■ **Problem to work on**:
Return, unchanged, the records between the line holding "How far from" and the line holding "5.97 meters", inclusive.

■ **Records provided**:
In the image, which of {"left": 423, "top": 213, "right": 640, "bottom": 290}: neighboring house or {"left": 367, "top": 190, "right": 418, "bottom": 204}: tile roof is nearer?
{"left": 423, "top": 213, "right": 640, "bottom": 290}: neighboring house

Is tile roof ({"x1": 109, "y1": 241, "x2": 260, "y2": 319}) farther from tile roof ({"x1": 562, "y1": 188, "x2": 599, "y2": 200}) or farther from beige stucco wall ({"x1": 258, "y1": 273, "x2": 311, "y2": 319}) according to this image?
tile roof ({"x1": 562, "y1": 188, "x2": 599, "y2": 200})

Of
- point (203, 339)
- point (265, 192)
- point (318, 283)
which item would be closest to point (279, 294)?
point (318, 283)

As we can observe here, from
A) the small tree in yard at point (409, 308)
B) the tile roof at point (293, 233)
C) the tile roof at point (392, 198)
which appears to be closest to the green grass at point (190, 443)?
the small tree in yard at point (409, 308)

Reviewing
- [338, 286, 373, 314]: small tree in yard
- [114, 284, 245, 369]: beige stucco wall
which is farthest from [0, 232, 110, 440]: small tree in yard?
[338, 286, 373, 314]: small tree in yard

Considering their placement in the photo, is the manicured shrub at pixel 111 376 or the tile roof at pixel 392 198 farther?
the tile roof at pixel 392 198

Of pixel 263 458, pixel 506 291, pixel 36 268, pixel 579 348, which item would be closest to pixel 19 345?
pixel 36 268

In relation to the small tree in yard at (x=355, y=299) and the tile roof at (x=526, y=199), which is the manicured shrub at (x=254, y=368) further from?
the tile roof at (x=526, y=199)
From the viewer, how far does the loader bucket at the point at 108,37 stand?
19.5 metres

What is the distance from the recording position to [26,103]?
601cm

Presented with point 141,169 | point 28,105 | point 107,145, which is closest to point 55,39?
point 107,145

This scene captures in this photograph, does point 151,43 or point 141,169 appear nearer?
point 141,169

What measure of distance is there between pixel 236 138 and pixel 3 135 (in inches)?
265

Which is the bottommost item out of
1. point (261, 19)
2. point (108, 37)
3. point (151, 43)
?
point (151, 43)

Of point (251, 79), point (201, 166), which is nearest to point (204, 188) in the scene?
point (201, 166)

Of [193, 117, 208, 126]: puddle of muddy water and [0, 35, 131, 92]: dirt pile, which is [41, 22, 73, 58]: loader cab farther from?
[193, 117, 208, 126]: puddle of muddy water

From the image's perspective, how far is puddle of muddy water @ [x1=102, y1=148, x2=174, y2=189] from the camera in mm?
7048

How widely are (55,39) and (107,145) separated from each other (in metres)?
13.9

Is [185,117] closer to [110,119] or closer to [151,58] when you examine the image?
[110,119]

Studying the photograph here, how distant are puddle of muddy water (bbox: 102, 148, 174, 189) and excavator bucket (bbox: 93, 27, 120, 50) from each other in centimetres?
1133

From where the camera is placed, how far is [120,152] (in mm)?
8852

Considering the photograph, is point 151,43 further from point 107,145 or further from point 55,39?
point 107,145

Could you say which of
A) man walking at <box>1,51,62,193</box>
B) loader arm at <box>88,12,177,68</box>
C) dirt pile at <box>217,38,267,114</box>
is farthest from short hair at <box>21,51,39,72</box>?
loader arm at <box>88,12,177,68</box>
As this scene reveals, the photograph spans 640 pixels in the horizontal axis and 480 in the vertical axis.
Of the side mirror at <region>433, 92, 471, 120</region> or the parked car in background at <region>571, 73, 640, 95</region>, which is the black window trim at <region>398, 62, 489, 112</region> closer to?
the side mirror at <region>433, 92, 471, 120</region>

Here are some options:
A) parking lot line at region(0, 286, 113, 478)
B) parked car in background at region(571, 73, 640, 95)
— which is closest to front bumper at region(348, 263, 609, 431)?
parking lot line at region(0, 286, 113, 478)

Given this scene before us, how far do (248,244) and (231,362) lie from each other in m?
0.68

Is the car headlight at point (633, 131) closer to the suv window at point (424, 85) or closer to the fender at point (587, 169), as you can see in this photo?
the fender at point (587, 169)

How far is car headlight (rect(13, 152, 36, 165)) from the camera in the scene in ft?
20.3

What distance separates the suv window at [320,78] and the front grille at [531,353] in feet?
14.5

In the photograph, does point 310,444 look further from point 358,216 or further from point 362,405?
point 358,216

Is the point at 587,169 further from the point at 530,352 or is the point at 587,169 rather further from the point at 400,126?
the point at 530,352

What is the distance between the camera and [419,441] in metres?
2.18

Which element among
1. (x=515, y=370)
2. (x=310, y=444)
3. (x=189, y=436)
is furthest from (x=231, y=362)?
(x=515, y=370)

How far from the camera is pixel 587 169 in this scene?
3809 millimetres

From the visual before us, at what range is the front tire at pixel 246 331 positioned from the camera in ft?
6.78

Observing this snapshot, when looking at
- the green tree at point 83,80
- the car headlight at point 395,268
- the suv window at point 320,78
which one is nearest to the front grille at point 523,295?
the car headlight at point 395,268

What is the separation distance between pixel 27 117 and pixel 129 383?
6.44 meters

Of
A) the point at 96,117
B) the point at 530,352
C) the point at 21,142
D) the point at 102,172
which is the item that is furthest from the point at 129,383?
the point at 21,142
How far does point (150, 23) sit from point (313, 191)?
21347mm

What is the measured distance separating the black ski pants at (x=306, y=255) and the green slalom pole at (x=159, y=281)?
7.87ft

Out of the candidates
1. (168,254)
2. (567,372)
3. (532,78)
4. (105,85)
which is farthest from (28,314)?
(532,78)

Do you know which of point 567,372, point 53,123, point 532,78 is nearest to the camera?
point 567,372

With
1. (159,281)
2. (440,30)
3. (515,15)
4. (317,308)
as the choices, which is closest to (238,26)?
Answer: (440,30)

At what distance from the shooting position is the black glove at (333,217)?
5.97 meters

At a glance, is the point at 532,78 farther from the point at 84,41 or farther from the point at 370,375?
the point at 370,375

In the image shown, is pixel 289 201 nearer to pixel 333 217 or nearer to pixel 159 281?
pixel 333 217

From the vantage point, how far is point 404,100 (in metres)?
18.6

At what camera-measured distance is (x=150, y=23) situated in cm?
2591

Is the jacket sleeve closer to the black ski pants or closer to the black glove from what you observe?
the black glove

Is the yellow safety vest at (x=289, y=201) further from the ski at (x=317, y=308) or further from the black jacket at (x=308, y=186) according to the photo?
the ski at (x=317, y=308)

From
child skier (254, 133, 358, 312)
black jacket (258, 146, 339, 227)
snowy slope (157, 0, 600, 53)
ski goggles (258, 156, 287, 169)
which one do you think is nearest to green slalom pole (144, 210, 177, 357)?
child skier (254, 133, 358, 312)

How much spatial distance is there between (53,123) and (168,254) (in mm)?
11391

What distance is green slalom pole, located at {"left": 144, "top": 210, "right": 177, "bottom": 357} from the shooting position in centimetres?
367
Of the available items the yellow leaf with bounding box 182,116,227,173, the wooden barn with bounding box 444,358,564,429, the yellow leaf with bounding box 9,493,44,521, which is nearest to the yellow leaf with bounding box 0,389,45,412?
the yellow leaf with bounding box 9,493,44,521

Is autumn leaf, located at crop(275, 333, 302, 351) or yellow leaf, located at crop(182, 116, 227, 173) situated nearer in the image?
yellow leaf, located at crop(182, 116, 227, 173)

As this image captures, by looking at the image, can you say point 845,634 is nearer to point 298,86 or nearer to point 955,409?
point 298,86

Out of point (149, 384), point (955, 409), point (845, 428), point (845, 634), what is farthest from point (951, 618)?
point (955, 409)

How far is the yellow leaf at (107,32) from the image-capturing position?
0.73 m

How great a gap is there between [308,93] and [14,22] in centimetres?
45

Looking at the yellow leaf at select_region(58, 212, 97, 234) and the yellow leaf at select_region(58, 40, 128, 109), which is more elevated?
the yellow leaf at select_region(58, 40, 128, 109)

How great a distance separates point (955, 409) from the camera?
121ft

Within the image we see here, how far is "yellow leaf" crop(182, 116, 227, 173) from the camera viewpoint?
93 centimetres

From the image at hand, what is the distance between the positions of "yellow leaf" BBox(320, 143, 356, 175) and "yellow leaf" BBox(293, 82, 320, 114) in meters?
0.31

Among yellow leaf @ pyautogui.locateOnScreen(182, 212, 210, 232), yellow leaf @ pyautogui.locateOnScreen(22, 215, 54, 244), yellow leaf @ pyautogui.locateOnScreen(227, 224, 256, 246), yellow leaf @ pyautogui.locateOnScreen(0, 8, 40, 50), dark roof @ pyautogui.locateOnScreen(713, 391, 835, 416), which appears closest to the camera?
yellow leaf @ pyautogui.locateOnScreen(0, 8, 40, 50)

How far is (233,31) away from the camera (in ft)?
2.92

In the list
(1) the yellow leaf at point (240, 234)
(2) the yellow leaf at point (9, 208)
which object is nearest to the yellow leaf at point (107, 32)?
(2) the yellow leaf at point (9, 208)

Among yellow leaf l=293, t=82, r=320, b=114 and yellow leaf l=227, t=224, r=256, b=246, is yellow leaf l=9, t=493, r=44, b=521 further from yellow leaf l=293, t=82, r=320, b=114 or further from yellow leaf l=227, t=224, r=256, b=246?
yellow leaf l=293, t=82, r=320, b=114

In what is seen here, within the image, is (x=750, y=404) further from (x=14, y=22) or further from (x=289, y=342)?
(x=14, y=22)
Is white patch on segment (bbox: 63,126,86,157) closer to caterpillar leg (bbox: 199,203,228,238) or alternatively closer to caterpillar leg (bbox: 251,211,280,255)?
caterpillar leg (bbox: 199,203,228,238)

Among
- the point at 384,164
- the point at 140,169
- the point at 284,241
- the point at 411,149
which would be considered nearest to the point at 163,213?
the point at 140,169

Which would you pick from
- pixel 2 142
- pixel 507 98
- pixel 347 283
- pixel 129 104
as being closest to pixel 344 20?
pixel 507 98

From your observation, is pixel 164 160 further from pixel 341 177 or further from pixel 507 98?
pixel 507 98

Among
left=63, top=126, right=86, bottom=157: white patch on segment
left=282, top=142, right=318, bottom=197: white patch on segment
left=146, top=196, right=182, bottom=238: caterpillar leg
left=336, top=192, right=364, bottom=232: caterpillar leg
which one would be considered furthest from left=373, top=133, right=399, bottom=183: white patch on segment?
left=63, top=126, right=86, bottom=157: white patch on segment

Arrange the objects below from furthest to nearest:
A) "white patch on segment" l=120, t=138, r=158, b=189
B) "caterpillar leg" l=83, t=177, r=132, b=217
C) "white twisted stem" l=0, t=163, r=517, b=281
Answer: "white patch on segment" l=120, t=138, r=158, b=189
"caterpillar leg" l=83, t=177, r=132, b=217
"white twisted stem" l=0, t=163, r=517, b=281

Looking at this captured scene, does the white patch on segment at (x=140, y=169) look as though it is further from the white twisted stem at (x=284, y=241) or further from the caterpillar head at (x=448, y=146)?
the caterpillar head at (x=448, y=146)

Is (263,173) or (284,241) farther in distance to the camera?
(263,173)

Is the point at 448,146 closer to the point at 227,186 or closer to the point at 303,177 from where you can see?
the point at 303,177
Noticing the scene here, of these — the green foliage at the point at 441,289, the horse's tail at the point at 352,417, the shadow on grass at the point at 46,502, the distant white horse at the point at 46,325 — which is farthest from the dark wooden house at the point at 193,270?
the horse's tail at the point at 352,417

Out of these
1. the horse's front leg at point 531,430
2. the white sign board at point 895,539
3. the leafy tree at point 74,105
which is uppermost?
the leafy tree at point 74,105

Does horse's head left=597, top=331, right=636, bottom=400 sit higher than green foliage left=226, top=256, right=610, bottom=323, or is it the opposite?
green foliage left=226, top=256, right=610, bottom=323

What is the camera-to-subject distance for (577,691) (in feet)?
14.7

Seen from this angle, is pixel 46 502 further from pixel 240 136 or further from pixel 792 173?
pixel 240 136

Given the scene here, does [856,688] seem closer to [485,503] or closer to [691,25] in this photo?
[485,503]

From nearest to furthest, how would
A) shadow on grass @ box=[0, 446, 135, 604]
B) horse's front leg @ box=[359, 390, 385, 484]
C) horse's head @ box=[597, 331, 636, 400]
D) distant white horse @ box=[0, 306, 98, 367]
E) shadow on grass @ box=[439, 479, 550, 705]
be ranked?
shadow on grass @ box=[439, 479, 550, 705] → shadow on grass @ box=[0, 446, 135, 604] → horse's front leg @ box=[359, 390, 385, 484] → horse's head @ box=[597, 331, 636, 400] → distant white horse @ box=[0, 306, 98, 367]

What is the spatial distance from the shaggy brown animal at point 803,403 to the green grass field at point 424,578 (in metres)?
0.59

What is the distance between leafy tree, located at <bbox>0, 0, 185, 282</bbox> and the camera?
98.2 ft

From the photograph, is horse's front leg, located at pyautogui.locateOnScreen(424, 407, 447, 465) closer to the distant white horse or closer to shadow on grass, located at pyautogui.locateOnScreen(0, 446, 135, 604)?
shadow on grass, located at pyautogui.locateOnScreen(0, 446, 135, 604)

■ **Completed exercise**:
How far from the camera is pixel 587 169 in this scene?
3809 millimetres

From the visual before us, at what range is the front tire at pixel 246 331 positioned from the camera in ft?
6.78

Observing this snapshot, when looking at
- the green tree at point 83,80
- the car headlight at point 395,268
- the suv window at point 320,78
which one is nearest to the front grille at point 523,295?
the car headlight at point 395,268

What is the separation distance between pixel 27 117 and pixel 129 383?
6.44 meters

Of
A) the point at 96,117
B) the point at 530,352
C) the point at 21,142
D) the point at 102,172
which is the item that is furthest from the point at 129,383?
the point at 21,142
How far does point (150, 23) sit from point (313, 191)?
21347mm

What is the measured distance separating the black ski pants at (x=306, y=255) and the green slalom pole at (x=159, y=281)?
7.87ft

Out of the candidates
1. (168,254)
2. (567,372)
3. (532,78)
4. (105,85)
which is farthest from (28,314)?
(532,78)

Do you know which of point 567,372, point 53,123, point 532,78 is nearest to the camera?
point 567,372

With
1. (159,281)
2. (440,30)
3. (515,15)
4. (317,308)
as the choices, which is closest to (238,26)?
Answer: (440,30)

At what distance from the shooting position is the black glove at (333,217)?
5.97 meters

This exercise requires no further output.